## Ingest results.json file

### Step 1. Read the json file using spark DataFrame reader

In [1]:
import findspark
findspark.init('/opt/spark')
from pyspark.sql import SparkSession
from pyspark.sql.types import StructType, StructField, IntegerType, StringType, FloatType
from pyspark.sql.functions import col, current_timestamp

In [2]:
spark = SparkSession.builder\
    .enableHiveSupport()\
    .getOrCreate()

Setting default log level to "WARN".
To adjust logging level use sc.setLogLevel(newLevel). For SparkR, use setLogLevel(newLevel).


In [3]:
results_schema = StructType(
    fields = [
        StructField("resultId", IntegerType(), False),
        StructField("raceId", IntegerType(), True),
        StructField("driverId", IntegerType(), True),
        StructField("constructorId", IntegerType(), True),
        StructField("number", IntegerType(), True),
        StructField("grid", IntegerType(), True),
        StructField("position", IntegerType(), True),
        StructField("positionText", StringType(), True),
        StructField("positionOrder", IntegerType(), True),
        StructField("points", FloatType(), True),
        StructField("laps", IntegerType(), True),
        StructField("time", StringType(), True),
        StructField("milliseconds", IntegerType(), True),
        StructField("fastestLap", IntegerType(), True),
        StructField("rank", IntegerType(), True),
        StructField("fastestLapTime", StringType(), True),
        StructField("fastestLapSpeed", FloatType(), True),
        StructField("statusId", StringType(), True)
])

In [4]:
results_df = spark.read \
    .schema(results_schema) \
    .json("/user/jupyter/formula1/raw/results.json")

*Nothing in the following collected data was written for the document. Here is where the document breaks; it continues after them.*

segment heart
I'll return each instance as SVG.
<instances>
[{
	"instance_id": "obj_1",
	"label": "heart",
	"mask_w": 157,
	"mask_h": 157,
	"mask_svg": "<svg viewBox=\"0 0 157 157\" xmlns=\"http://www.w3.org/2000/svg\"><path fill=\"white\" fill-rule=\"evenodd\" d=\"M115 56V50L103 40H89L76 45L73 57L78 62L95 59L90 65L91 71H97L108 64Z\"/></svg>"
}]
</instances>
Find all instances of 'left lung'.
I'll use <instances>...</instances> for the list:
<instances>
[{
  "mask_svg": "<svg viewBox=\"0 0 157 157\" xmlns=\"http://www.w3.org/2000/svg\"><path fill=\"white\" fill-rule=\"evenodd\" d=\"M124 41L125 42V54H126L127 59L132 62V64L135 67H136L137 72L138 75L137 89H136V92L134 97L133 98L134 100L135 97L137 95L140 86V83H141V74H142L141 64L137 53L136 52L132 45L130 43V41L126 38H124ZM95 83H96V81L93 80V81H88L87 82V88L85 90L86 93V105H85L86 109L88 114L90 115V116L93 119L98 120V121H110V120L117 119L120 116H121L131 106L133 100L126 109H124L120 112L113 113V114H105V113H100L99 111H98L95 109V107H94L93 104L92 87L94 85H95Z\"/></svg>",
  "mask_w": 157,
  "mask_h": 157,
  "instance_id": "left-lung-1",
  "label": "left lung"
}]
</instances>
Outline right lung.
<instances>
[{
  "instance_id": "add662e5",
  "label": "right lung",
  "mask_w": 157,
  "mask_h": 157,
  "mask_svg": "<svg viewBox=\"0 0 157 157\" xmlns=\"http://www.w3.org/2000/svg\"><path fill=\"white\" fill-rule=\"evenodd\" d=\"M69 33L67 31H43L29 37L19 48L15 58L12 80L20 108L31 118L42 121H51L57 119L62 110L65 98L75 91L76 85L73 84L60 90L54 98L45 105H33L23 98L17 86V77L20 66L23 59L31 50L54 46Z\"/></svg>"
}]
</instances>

### Step 2. Rename columns and new columns

In [5]:
results_with_new_columns_df = results_df \
    .withColumnRenamed("resultId", "result_id") \
    .withColumnRenamed("raceId", "race_id") \
    .withColumnRenamed("driverId", "driver_id") \
    .withColumnRenamed("constructorId", "constructor_id") \
    .withColumnRenamed("positionText", "position_text") \
    .withColumnRenamed("positionOrder", "position_order") \
    .withColumnRenamed("fastestLap", "fastest_lap") \
    .withColumnRenamed("fastestLapTime", "fastest_lap_time") \
    .withColumnRenamed("fastestLapSpeed", "fastest_lap_speed") \
    .withColumn("ingestion_date", current_timestamp())

### Step 3. Drop the unwanted column

In [6]:
results_final_df = results_with_new_columns_df.drop(col("statusId"))

### Step 4. Save the transformed data in HDFS as a parquet

In [7]:
results_final_df.write.mode("overwrite").partitionBy("race_id").parquet("/user/jupyter/formula1/processed/results")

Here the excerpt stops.